Kehren wir zum Club zurück. Viele Jugendliche und Kinder verlebten dort mit ihren Eltern ihre Freizeit. Herr Hase, der Vorstand, wollte unsere Freizeit sinnvoll gestalten. Er schmiedete große Pläne und gewann unser Interesse. Als Drogist hatte er die nötigen Beziehungen, ohne die ging damals schon nichts mehr. Wir bauten mit ihm einen Vierer-Rennkajak. Jede freie Stunde verbrachten wir nun in der Werkstatt und hatten viel Freude dabei. Herr Hase war ein strenger aber sehr beliebter Lehrmeister mit viel Verständnis für uns Jugendliche. Es gab Rückschläge; aber eines Tages war es dann doch geschafft. Ulla Hase, seine Tochter, schreibt mir in einem ihrer Briefe über die Probefahrt: "Ich kann mich sehr gut an den Vierer-Kajak erinnern. Habe ich doch selbst helfen müssen, ihn zu bauen, mußte hineinkriechen, so daß Vater nieten konnte. Doch nun etwas, was sicher ein Lächeln Deiner Seite hervorzaubern wird. Ich war als erste Freiwillige dabei, als der Viersitzer ausprobiert wurde. Er war nicht wasserdicht und schon nach einer Viertelstunde auf der Oder füllte er sich. Wir landeten alle sicher, aber wir saßen im Wasser auf unseren Sitzen und Vater mußte nachdenken, das Problem zu lösen. Es gab viel Gelächter, als wir alle mit nassem Po landeten."

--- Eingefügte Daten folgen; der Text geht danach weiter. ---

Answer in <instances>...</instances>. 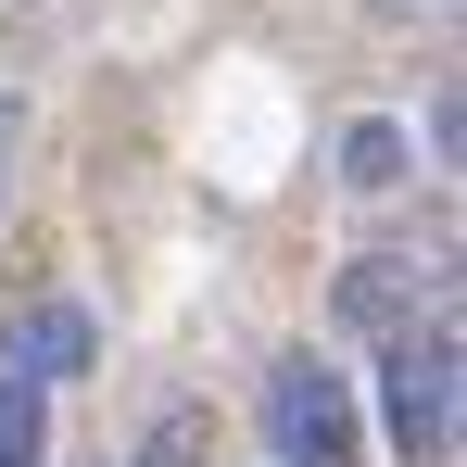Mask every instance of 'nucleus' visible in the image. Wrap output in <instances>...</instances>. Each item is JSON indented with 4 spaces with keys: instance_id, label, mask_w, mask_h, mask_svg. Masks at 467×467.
<instances>
[{
    "instance_id": "7ed1b4c3",
    "label": "nucleus",
    "mask_w": 467,
    "mask_h": 467,
    "mask_svg": "<svg viewBox=\"0 0 467 467\" xmlns=\"http://www.w3.org/2000/svg\"><path fill=\"white\" fill-rule=\"evenodd\" d=\"M88 354H101V341H88L77 304H26L13 328H0V379H13V391H64V379H88Z\"/></svg>"
},
{
    "instance_id": "20e7f679",
    "label": "nucleus",
    "mask_w": 467,
    "mask_h": 467,
    "mask_svg": "<svg viewBox=\"0 0 467 467\" xmlns=\"http://www.w3.org/2000/svg\"><path fill=\"white\" fill-rule=\"evenodd\" d=\"M417 278H430V265H404V253H367V265H354V278H341V316H354V328H379V341H404V328H417Z\"/></svg>"
},
{
    "instance_id": "0eeeda50",
    "label": "nucleus",
    "mask_w": 467,
    "mask_h": 467,
    "mask_svg": "<svg viewBox=\"0 0 467 467\" xmlns=\"http://www.w3.org/2000/svg\"><path fill=\"white\" fill-rule=\"evenodd\" d=\"M0 177H13V101H0Z\"/></svg>"
},
{
    "instance_id": "f257e3e1",
    "label": "nucleus",
    "mask_w": 467,
    "mask_h": 467,
    "mask_svg": "<svg viewBox=\"0 0 467 467\" xmlns=\"http://www.w3.org/2000/svg\"><path fill=\"white\" fill-rule=\"evenodd\" d=\"M455 367H467L455 316L404 328V341L379 354V417H391V455H404V467H442V455H455Z\"/></svg>"
},
{
    "instance_id": "423d86ee",
    "label": "nucleus",
    "mask_w": 467,
    "mask_h": 467,
    "mask_svg": "<svg viewBox=\"0 0 467 467\" xmlns=\"http://www.w3.org/2000/svg\"><path fill=\"white\" fill-rule=\"evenodd\" d=\"M26 455H38V391L0 379V467H26Z\"/></svg>"
},
{
    "instance_id": "f03ea898",
    "label": "nucleus",
    "mask_w": 467,
    "mask_h": 467,
    "mask_svg": "<svg viewBox=\"0 0 467 467\" xmlns=\"http://www.w3.org/2000/svg\"><path fill=\"white\" fill-rule=\"evenodd\" d=\"M265 442H278V467H354L367 455L354 442V379H328L316 354H291L265 379Z\"/></svg>"
},
{
    "instance_id": "39448f33",
    "label": "nucleus",
    "mask_w": 467,
    "mask_h": 467,
    "mask_svg": "<svg viewBox=\"0 0 467 467\" xmlns=\"http://www.w3.org/2000/svg\"><path fill=\"white\" fill-rule=\"evenodd\" d=\"M341 177H354V190H404V127H391V114H367V127L341 140Z\"/></svg>"
}]
</instances>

Zum Trainieren für ein Rennen kam es noch; aber dann wurde einer nach dem anderen von der Mannschaft zum Wehrdienst eingezogen. Umsonst war die Arbeit trotzdem nicht, haben wir doch viel dabei gelernt.
Aus ist es nun mit diesem fröhlichen Treiben. Der Krieg hat auch diese Idylle zerstört. Alles fließt - nichts ist ewig. Aber es gibt Wiederholungen. Und so glaube ich, daß auch die Polen eines Tages dieses schöne Fleckchen Erde neu beleben werden. Es wird dann ein polnisches Lachen sein, mehr wohl ein europäisches, das hier erklingt. Und das tröstet mich über den schweren Verlust hinweg.